Black holes and other compact objects have gravitational fields strong enough to pull particle and antiparticle pairs out of the vacuum and cause objects to break apart.
Strong Gravitational Fields of Black Holes
Particle and antiparticle pairs arise spontaneously from quantum fluctuations penetrating empty space. These couples typically disappear so quickly that their existence is purely hypothetical. However, a strong field has the ability to separate members of a couple long enough for their existence to become tangible. Julian Schwinger determined the strength of the electric field required to form electron-positron pairs in 1951. Now, Michael Wondrak of Radboud University in the Netherlands and colleagues have suggested that strong gravitational tidal forces surrounding a black hole can create particle pairs.
All possible routes that a pair of virtual particles might take during their brief existence were considered by Wondrak and his colleagues. If the vacuum is stable, all newly formed pairs are destroyed. But a strong field destabilizes the vacuum, increasing the probability of some paths and reducing the number of recombining pairs. A clear outflow of real particles equalizes the gap, and in the case of a black hole's gravitational field this results in the black hole's eventual disintegration.

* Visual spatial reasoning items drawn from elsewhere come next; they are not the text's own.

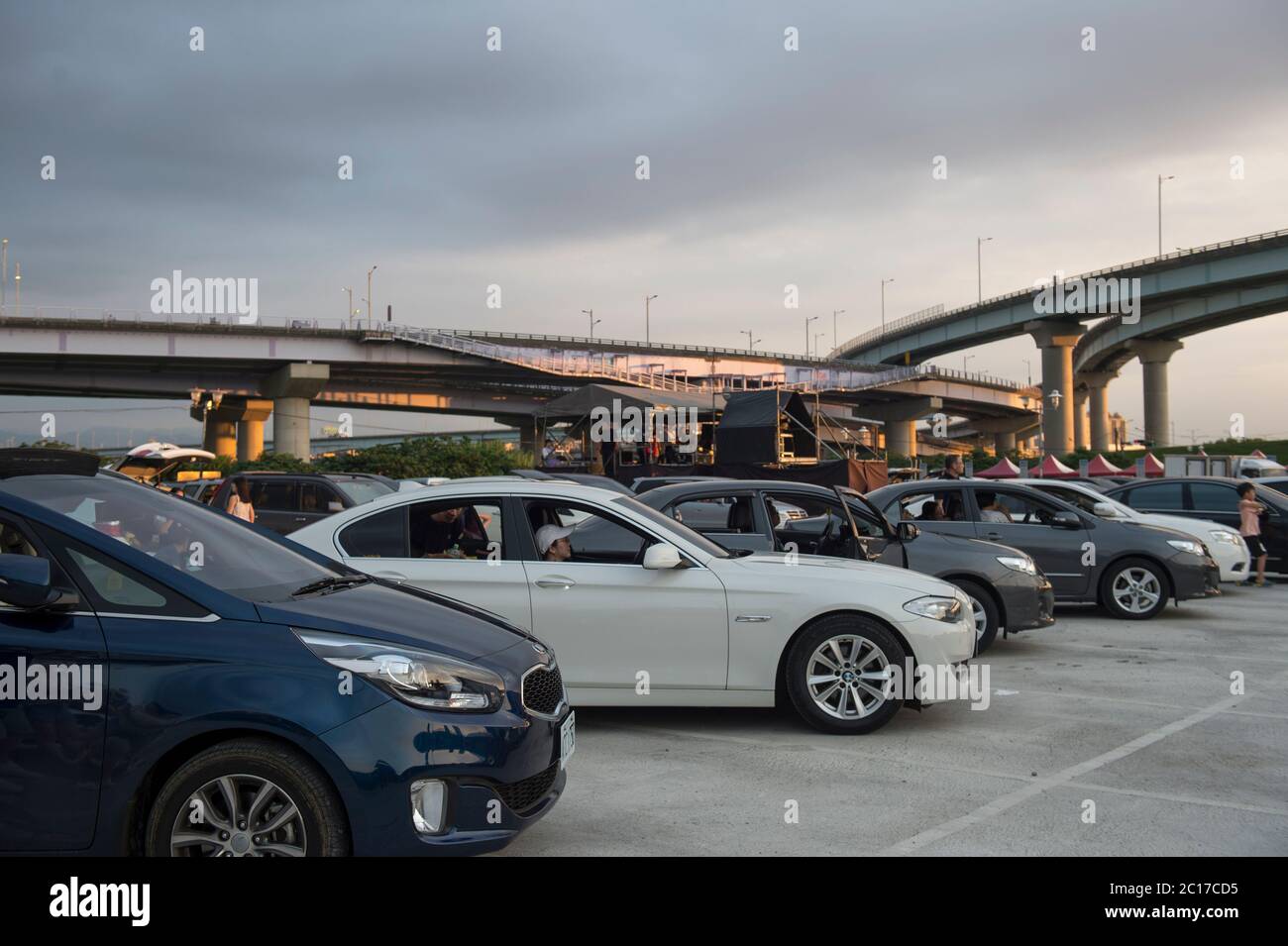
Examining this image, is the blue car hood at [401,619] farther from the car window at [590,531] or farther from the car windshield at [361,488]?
the car windshield at [361,488]

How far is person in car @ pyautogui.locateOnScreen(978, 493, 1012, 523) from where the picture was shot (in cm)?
1209

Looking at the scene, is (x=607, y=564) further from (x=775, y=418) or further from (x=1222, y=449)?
(x=1222, y=449)

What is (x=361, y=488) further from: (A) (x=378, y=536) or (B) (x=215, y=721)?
(B) (x=215, y=721)

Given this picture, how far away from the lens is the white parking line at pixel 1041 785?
472 centimetres

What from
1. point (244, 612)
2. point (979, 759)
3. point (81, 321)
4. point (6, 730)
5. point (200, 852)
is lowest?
point (979, 759)

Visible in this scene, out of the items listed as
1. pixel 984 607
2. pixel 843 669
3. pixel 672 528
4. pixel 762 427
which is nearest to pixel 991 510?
pixel 984 607

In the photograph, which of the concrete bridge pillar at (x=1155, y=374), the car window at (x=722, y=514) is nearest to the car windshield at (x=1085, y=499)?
the car window at (x=722, y=514)

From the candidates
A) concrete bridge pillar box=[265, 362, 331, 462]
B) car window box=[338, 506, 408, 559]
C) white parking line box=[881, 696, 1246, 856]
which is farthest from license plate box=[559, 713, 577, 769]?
concrete bridge pillar box=[265, 362, 331, 462]

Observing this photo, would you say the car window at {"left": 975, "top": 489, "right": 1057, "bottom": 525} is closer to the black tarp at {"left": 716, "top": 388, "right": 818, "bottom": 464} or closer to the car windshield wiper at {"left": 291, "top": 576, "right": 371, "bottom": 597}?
the car windshield wiper at {"left": 291, "top": 576, "right": 371, "bottom": 597}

The generality of the theory allows it to replicate both Stephen Hawking's 1974 prediction that in a particle-antiparticle pair that spontaneously arose near the event horizon of a black hole, one particle could fall while the other could escape, and Schwinger's effect. The researchers also discovered that the Hawking effect is a specific example of a broader phenomenon. The ability of a curved gravitational field to stretch space-time is all it takes to create virtual particles; An event horizon is not necessary as Hawking first suggested. An intriguing result is that pairs of particles can be produced and decayed in neutron stars with Schwarzschild radii smaller than that of stars.